In both case, search engines like jarFinder.com or Docjar.com or Jarhoo.com might help you to identify missing JARs and to solve your ClassNotFoundException or NoClassDefFoundError.
You should actually give readers more details about the missing classes, I'm sure people will be able to give you some hints and point you in the right direction.
I know of no easy way to deal with this. If the application provides an ant task build the EAR then the result should be a self-contained deployable application EAR. It is possible that the EAR requires extra libraries to be added to some class path, without documentation it's really hard to know what.
This phrase is, I guess, at the heart of the problem: "Sometimes even after I check a particular class is there I still get the error." Exactly what do you mean?
You are getting a class not found error but you can see the class in the EAR file? If that's the case then things are really difficult, and may well be some kind of classloader issue. I don't know WebLogic at all, but in WebSphere when deploying an application you have a choice of whether to give precedence to JARs in the EAR or to the same JAR in WebSphere itself. Some Applications demand one or the other setting. If there's anything like that in WebLogic then this may be your problem.
Another possible problem is that the app may depend on infrastructure libraries (Eg. XML parsers) that are supplied by WebLogic, but expects a different version that is supplied with the WebLogic version you are using.
Without documentation that the app is supported on the version of WebLogic you are using, I fear you're fighting a long, hard (or even a losing) battle.
I'd assume you managed to get this application put together and compiled in an IDE, maybe Eclipse. Why not simply put all the Jars that you had available at build time, into the EAR?
If you're having to debug this by trial and error, you can look at the list of missing classes and figure out which jars they belong to by Googling for the class names, or maybe you can find them in your IDE too.
If you have a lot of trouble identifying some classes, post the class names (or the error messages) here and someone should be able to tell you where to find the Jar it belongs in.
If you are able to successfully build and deploy the app, but still getting the errors about missing classes, probably some of the jar classes are called through reflection. You may want to search for reflection API calls in the Project through your IDE.

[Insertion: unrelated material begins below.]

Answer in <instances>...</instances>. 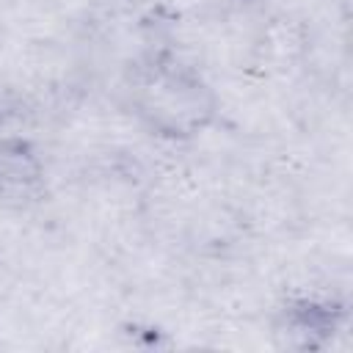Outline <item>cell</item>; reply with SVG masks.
I'll return each mask as SVG.
<instances>
[{"mask_svg": "<svg viewBox=\"0 0 353 353\" xmlns=\"http://www.w3.org/2000/svg\"><path fill=\"white\" fill-rule=\"evenodd\" d=\"M121 94L135 121L165 141H190L207 132L221 113L207 77L168 50L135 58L124 72Z\"/></svg>", "mask_w": 353, "mask_h": 353, "instance_id": "1", "label": "cell"}, {"mask_svg": "<svg viewBox=\"0 0 353 353\" xmlns=\"http://www.w3.org/2000/svg\"><path fill=\"white\" fill-rule=\"evenodd\" d=\"M47 196V163L39 146L22 135L0 138V207L30 210Z\"/></svg>", "mask_w": 353, "mask_h": 353, "instance_id": "3", "label": "cell"}, {"mask_svg": "<svg viewBox=\"0 0 353 353\" xmlns=\"http://www.w3.org/2000/svg\"><path fill=\"white\" fill-rule=\"evenodd\" d=\"M347 306L336 298H290L276 314V339L290 350H323L342 331Z\"/></svg>", "mask_w": 353, "mask_h": 353, "instance_id": "2", "label": "cell"}]
</instances>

These calls may be something like,
"Class cls = Class.forName(..); cls.newInstance()."
Sometimes even after I check a
particular class is there I still get
the error.
This may be a deployment issue. check the classpath. Some of the jars may be missing from the Classpath.
Is there any shortcuts in J2EE/Java to
"find all dependencies", apps anybody
knows to analyze code and find
dependencies or anything like that?
I'd start by having another go at getting documentation ... or help ... from the original developers, if you can find them. [IMO, people who develop / provide software without any documentation deserve to be bugged incessantly by people asking silly questions.] But I guess you've already tried that.
Then there are the jarfinder.com and other services as mentioned in another answer. (New to me!)
If that fails, I'd try doing a Google search on the FQNs. The chances are that if the missing classes are part of a commonly used library you will hit the Javadocs ... or a posting from someone else with a similar problem to yours.
If the "Google it" approach fails, use the clues in the package naming for the missing classes to try and find where they come from. If they follow the Sun recommendations, the names should map to a company or (real or pseudo-) organization that you can locate by a web search.